Nun waren bereits die Flammen in Kurts Wohngebäude bis zu den obersten Stockwerken, wohin sich seine Gemahlin geflüchtet hatte, hinauf gedrungen. Man sah sie mit einem Kinde im Arm, um Hilfe schreiend, sich zum Fenster hinausbeugen. Diese herzzerreißenden Töne erweckten Kurt aus seiner Erstarrung, in die er durch das Grässliche der eben erlebten Szene versetzt worden war.
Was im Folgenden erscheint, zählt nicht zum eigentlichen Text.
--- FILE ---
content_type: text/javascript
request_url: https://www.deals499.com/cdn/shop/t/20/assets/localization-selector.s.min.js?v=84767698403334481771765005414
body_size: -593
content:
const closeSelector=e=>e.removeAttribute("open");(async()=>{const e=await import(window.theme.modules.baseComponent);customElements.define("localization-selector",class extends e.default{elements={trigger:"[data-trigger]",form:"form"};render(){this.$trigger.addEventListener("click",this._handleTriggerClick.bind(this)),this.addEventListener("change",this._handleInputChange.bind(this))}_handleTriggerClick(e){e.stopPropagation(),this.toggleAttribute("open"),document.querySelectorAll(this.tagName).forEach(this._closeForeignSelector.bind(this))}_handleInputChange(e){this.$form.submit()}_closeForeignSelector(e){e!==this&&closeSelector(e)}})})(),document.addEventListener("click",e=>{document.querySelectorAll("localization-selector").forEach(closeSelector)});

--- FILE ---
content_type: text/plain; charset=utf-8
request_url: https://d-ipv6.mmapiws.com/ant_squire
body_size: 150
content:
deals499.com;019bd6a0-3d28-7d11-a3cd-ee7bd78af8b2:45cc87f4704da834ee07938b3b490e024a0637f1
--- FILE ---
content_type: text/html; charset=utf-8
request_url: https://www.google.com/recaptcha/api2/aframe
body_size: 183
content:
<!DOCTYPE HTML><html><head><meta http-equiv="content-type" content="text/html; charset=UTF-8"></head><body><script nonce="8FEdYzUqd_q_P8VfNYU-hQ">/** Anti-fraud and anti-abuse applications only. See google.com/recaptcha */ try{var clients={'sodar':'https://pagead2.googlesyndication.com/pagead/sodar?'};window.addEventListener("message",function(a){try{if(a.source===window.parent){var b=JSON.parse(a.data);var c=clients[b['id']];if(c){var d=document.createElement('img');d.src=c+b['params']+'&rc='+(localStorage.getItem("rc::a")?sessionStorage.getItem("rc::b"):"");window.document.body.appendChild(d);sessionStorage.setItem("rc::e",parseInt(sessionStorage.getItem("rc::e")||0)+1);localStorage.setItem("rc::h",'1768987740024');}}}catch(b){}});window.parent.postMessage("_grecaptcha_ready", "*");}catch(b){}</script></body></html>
Wütend schleuderte er die Knappen Brunos von sich, und wollte auf Letzteren losstürzen, um ihn zu erwürgen. Da umklammerte ihn Brunos Burgvogt, und indem er andere Mordgesellen herbeirief, sagte er: »Gemach, Herr Ritter Kurt! Durch das Pförtchen geht Euer Weg!«

»Nun edler Kurt«, hob vor innerer Mordlust Bruno an, »wollt Ihr nicht auch Euer Heil in der Flucht versuchen?«

»Ich von der Burg meiner Väter fliehen, in dem Augenblick, wo mein Weib und Kind mit dem Tode ringen? Nun und nimmermehr«, schrie Kurt außer sich. Indem er mit aller Gewalt, gleich einem Rasenden, um sich schlug, um sich wieder frei zu machen, da stürzte mit entsetzlichem Krachen das Wohngebäude zusammen und begrub unter seinen Trümmern, aus welchen eine weißglühende mächtige Flamme emporloderte, Kurts Weib und Kind.

Dieser riss sich los und schrie dem Bruno zu: »Wo mein Weib und Kind ist, da will auch ich sein. Das Blut aller derer, die Ihr hingemordet habt, und auch mein Tod soll Eure Höllenpein vergrößern. Die Schmerzen des Flammentodes sollen Euch in Eurem Inneren brennen, dass Ihr nimmer Ruhe Finden möget!« Dies sagend stürzte er sich mitten in die Flammen, die prasselnd von allen Seiten über ihn zusammenschlugen.

Der verhärtete Bösewicht blieb selbst bei dieser Schreckensszene ganz gleichgültig. Zu seinem Burgvogt sich hinwendend, sagte er spöttisch: »Morgen wollen wir dafür fasten, und mein Hauspfaffe mag eine Messe für mich lesen.«

»Und meinetwegen auch für mich«, sagte der Vogt.

Beide riefen nun ihre Knappen zusammen und verließen die brennenden und rauchenden Trümmer Dillenburgs, von dem Rachefluch der Gemordeten verfolgt, der sie nun bald erreichte und ihren abscheulichen Taten ein Ende machte.